Görünüşe bakılırsa Pakistan'ı yönetenler ABD Başkanı Eisenhover "Barış
İçin Atom" planını gündeme getirdikten sonra bu konuyla ilgilenmeye
başlamışlardı. Aralık 1953'te Eisenhover Birleşmiş Milletler Genel Konseyi'nde
Barış İçin Atom Planı'nı açıklamıştı. Bu planın biri ticari ve diğeri de
askeri olmak üzere iki amacı vardı. ABD'nin amacı nükleer teknolojiyi başka
ülkelere satarak ekonomik kazanç sağlarken aynı zamanda bu ülkelerin nükleer
sahadaki her türlü gelişmelerini de gözaltında tutmaktı. Özellikle de gelişmekte
olan ülkelerdeki askeri amaçlı nükleer gelişmeler kontrol altında tutulacaktı.
Eisenhover Barış İçin Atom planını açıklarken aynı zamanda Uluslararası Atom
Enerjisi Ajansı'nın (International Atomic Agency) kurulmasını da teklif etmişti.
Nükleer silahların üretilmesine engel olacak bu ajans Temmuz 1957'de kuruldu.
ABD Başkanı'nın ortaya attığı "Atom for prosperity" yani "refah için
atom" düşüncesi Pakistan'da hemen yankı buldu. Ancak Pakistan, nükleer silah
teknolojisi elde etmekten ziyade, zahmetsiz ve çabucak sanayileşerek zengin olmayı
amaçlıyordu. Maalesef bu naif tutum Pakistan'a birçok kıymetli yıllar kaybettirdi.
Atom Enerjisi Komisyonu Başkanı Dr.
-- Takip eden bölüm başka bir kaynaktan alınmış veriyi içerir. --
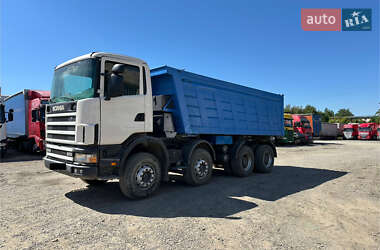 Самосвал Scania 124 2003 в Черновцах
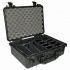 Peli™ Case 1504 Koffer Medium zwart met vakverdelers
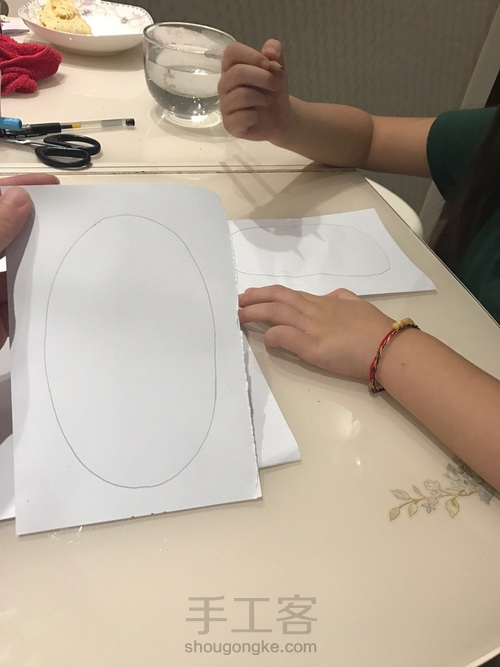 小鸡出壳咯(亲子手工) 第2步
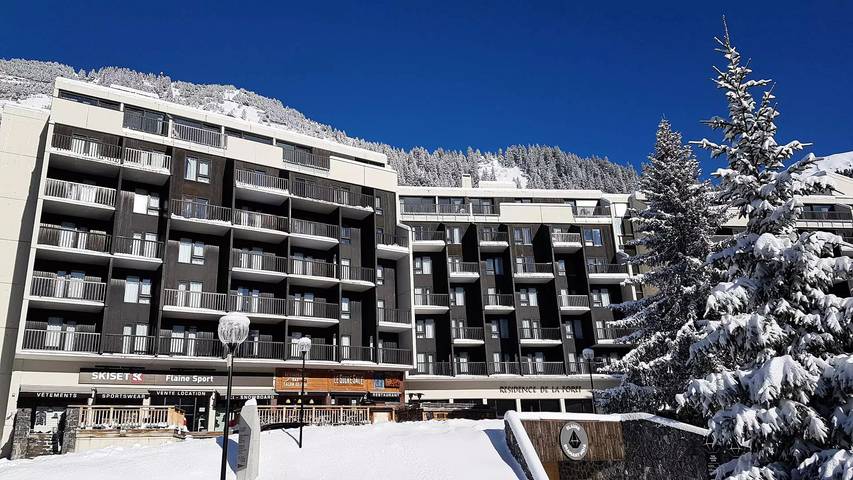 Ganze Wohnung, Komfortable Wohnung · In der Nähe der Pisten · Kostenlos und unbegrenzt WIFI in Flaine, Arâches-la-Frasse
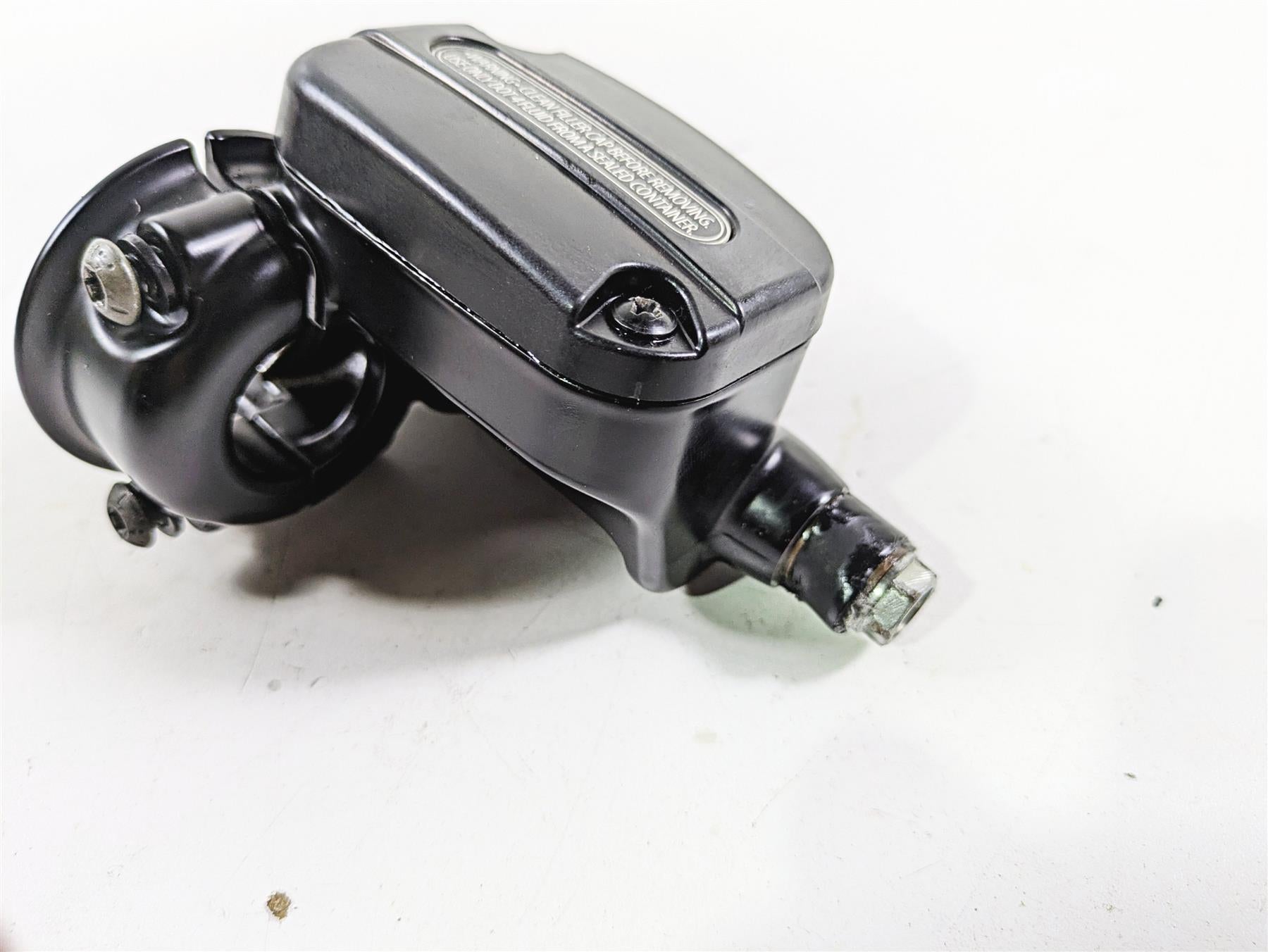 2011 Harley Touring FLHTCUSE CVO E-Glide Black Clutch Master Cylinder 36700056C {{ shop.shopifyCountryName }} - Mototech271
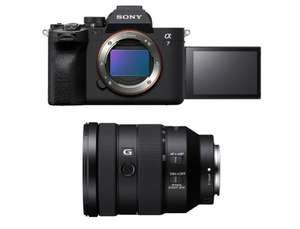 Aparat cyfrowy Sony A7 IV + 24-105 mm f/4 (ILCE-7M4GBDI) + Cashback 2500 zł + Rabat 1000 zł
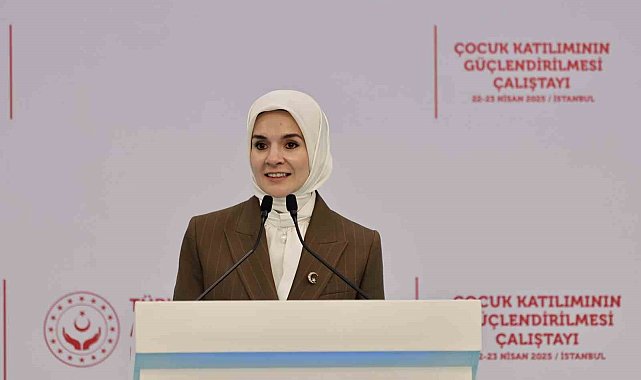 Bakan Göktaş: "Hedefimiz çocukların güvenle büyüyüp, aidiyet hissiyle kök salacağı bir toplum inşa etmektir"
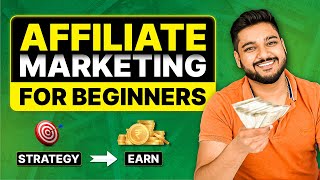 Affiliate Marketing for Beginners  Affiliate Marketing kya hai  Affiliate Marketing 2023  Hindi [upl. by Reiner]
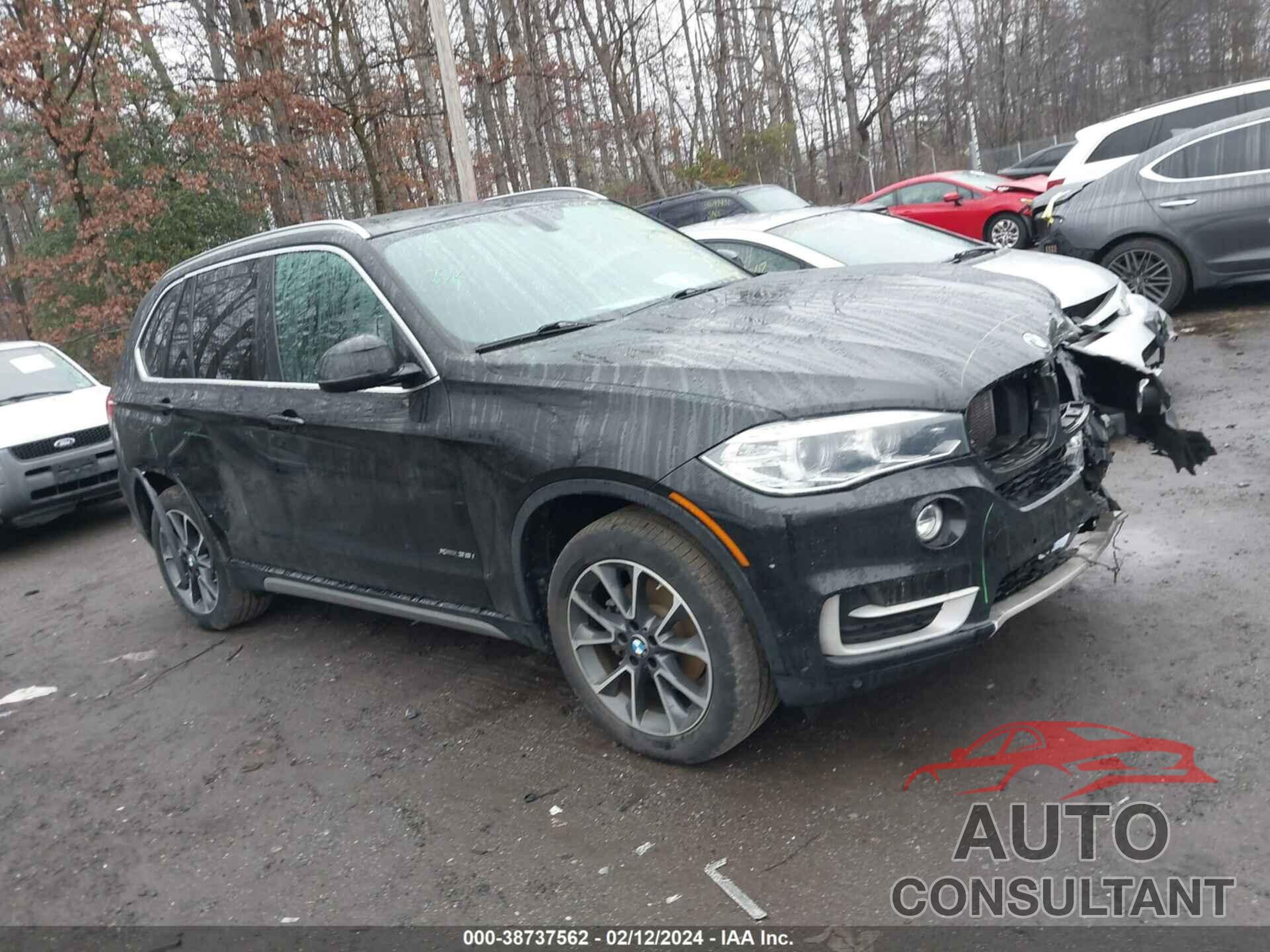 BMW X5 2018 - 5UXKR0C52JL075299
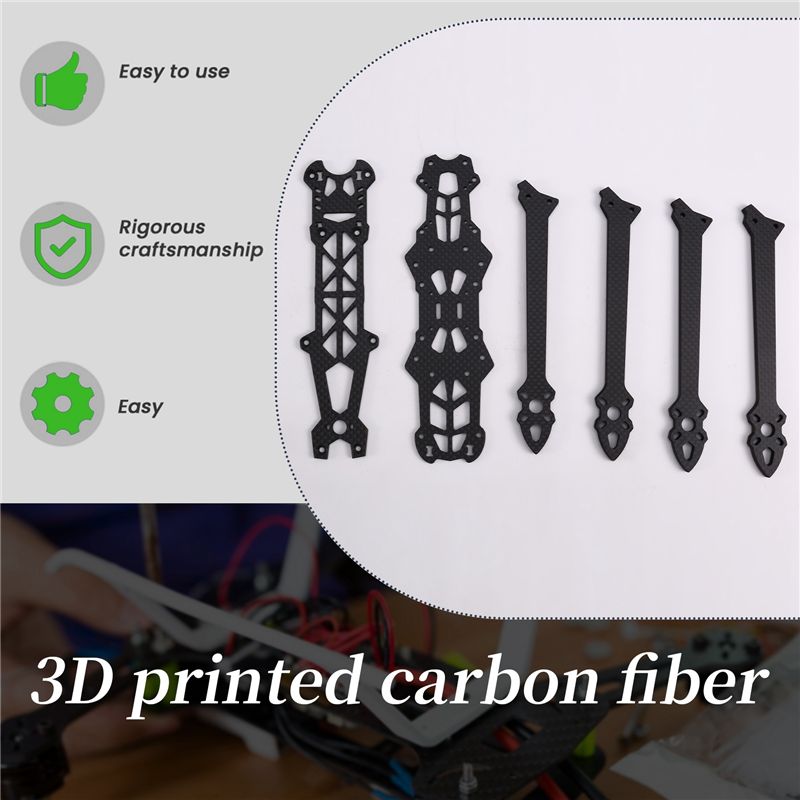 B05C – MARK4 7 İnç Çerçeve Kit - Drone Kit Parts Included incelemesi ve fiyatı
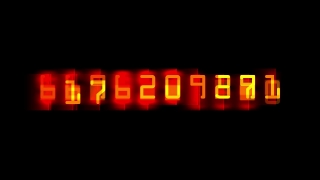 Digital Clock, Clock, Timepiece, Instrument, Black, Sign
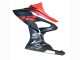 BMW S1000RR Motorrad Verkleidung 2015-2016 - Matt Schwarz Rot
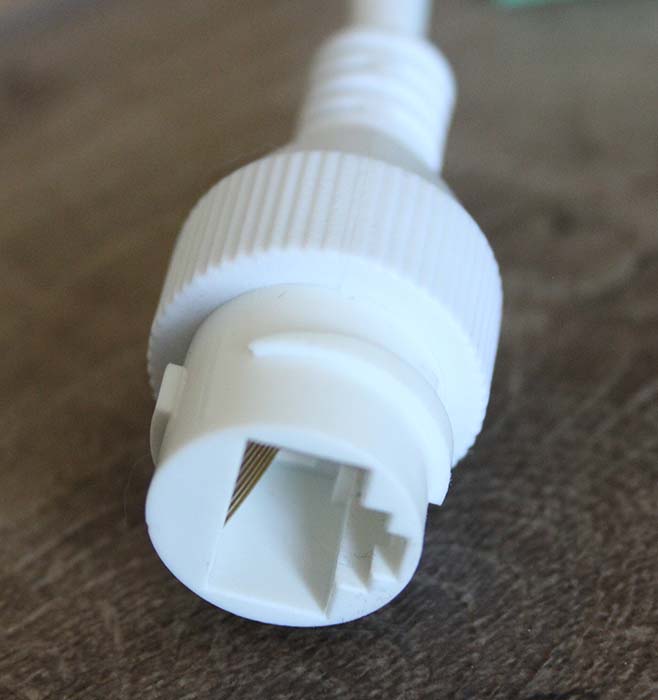 Annke 180 Panoramic Cam Ethernet Lead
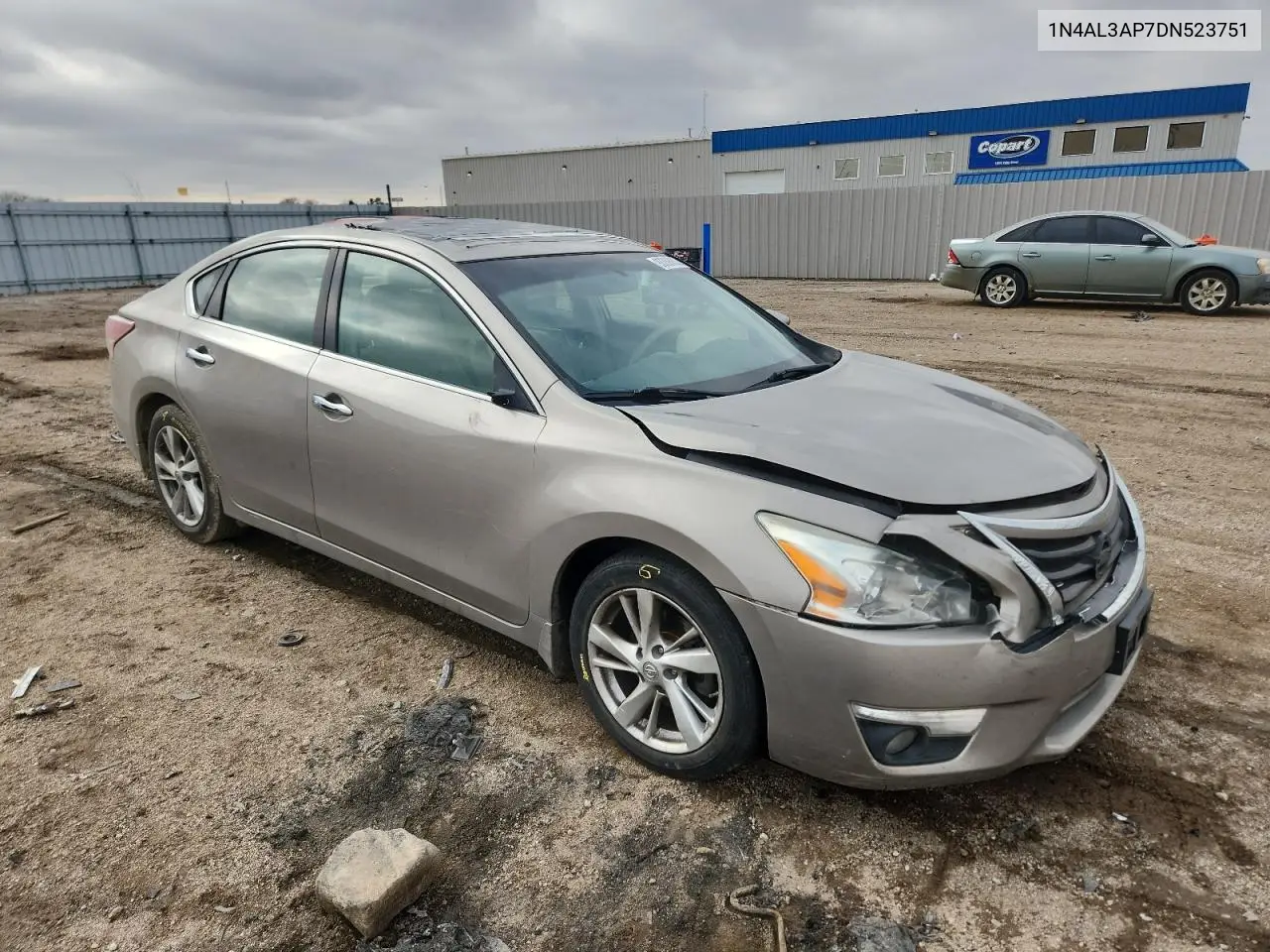 1N4AL3AP7DN523751 2013 Nissan Altima 2.5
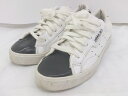 ◇ adidas アディダス SLEEK EE4709 スニーカー シューズ サイズ 22.5 ホワイト ブラック レディース E 【中古】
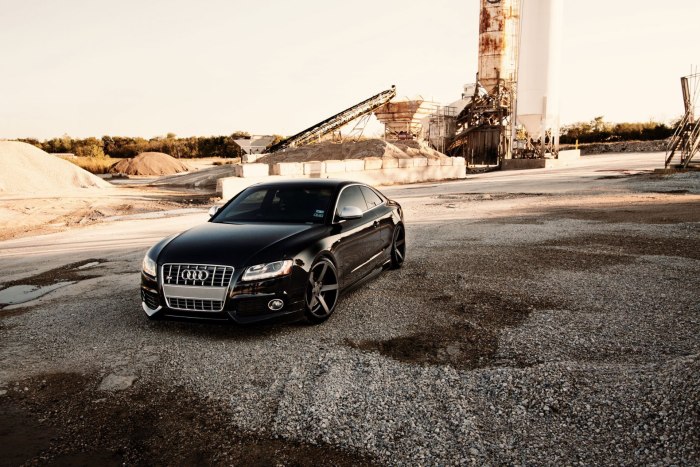 Ауди s5 черная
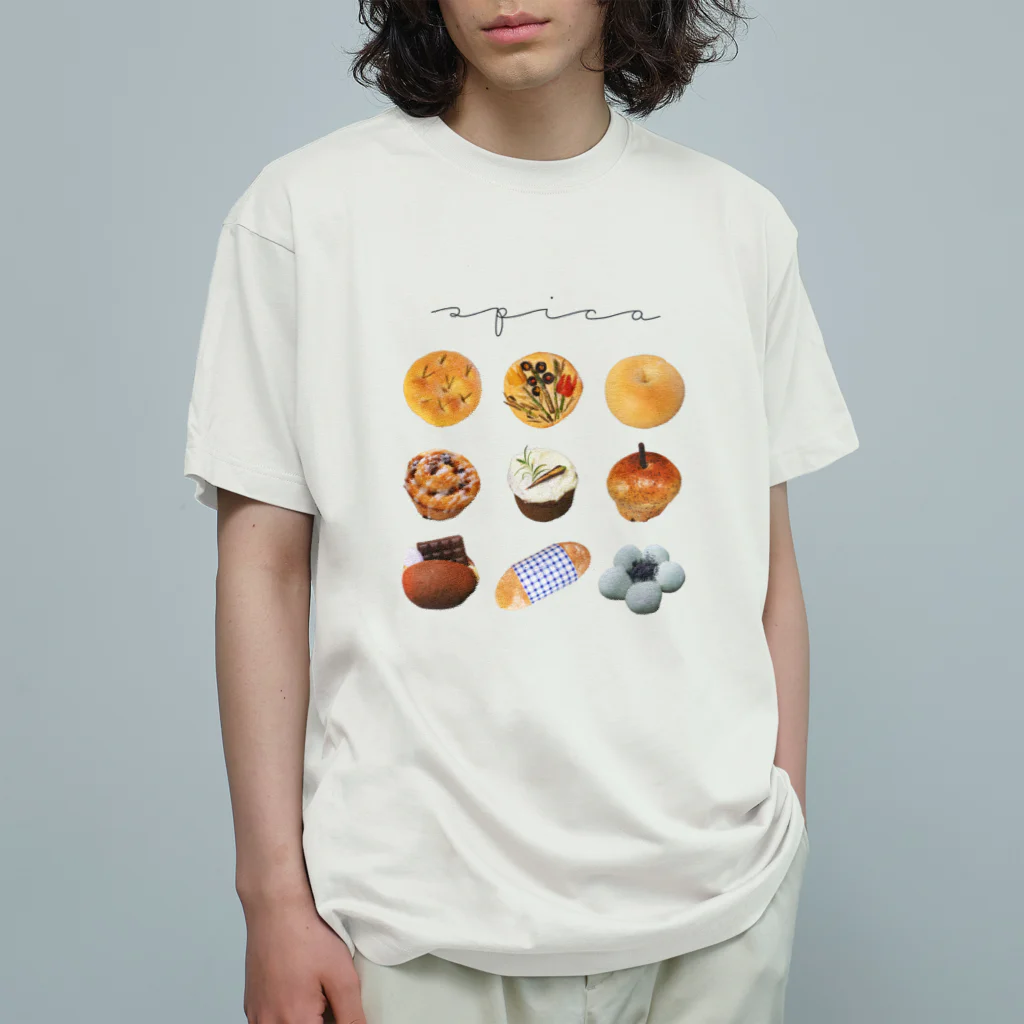 spicaのスピカベーカリー Organic Cotton T-Shirt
Nezir Ahmed'in önünde ayrıca siyësi ve
bürokratik engeller de vardı. Komisyon eğitimden başlayarak araştırmaya ve sonra
nükleer reaktör kurulmasına geçmek istiyordu. Büyük çabalardan sonra Dr. Nezir
Ahmed 1957'de araştırma ve eğitim amaçlı bir nükleer reaktör kurulması konusunda
hükümete raporunu sundu ama Maliye Bakanı'nı ikna edemedi. Dr. Nezir ayrıca ABD'yi bu
konuda pek esnek bulmuyordu. Dr. Nezir CP-5 ağır su ile işleyen çok yönlü bir
reaktör istemişti. Ama ABD hafif su ve zenginleştirilmiş uranyum ile işleyen reaktör
teklif ediyordu. Ordu ve Dışişleri Bakanı bu konuda tamamen lakayd idiler. Onlar bu
konunun önemini kavrayamadıkları için Atom Enerjisi Komisyonu Başkanı bürokrasiye
karşı yalnız başına mücadele vermeye mecbur kaldı.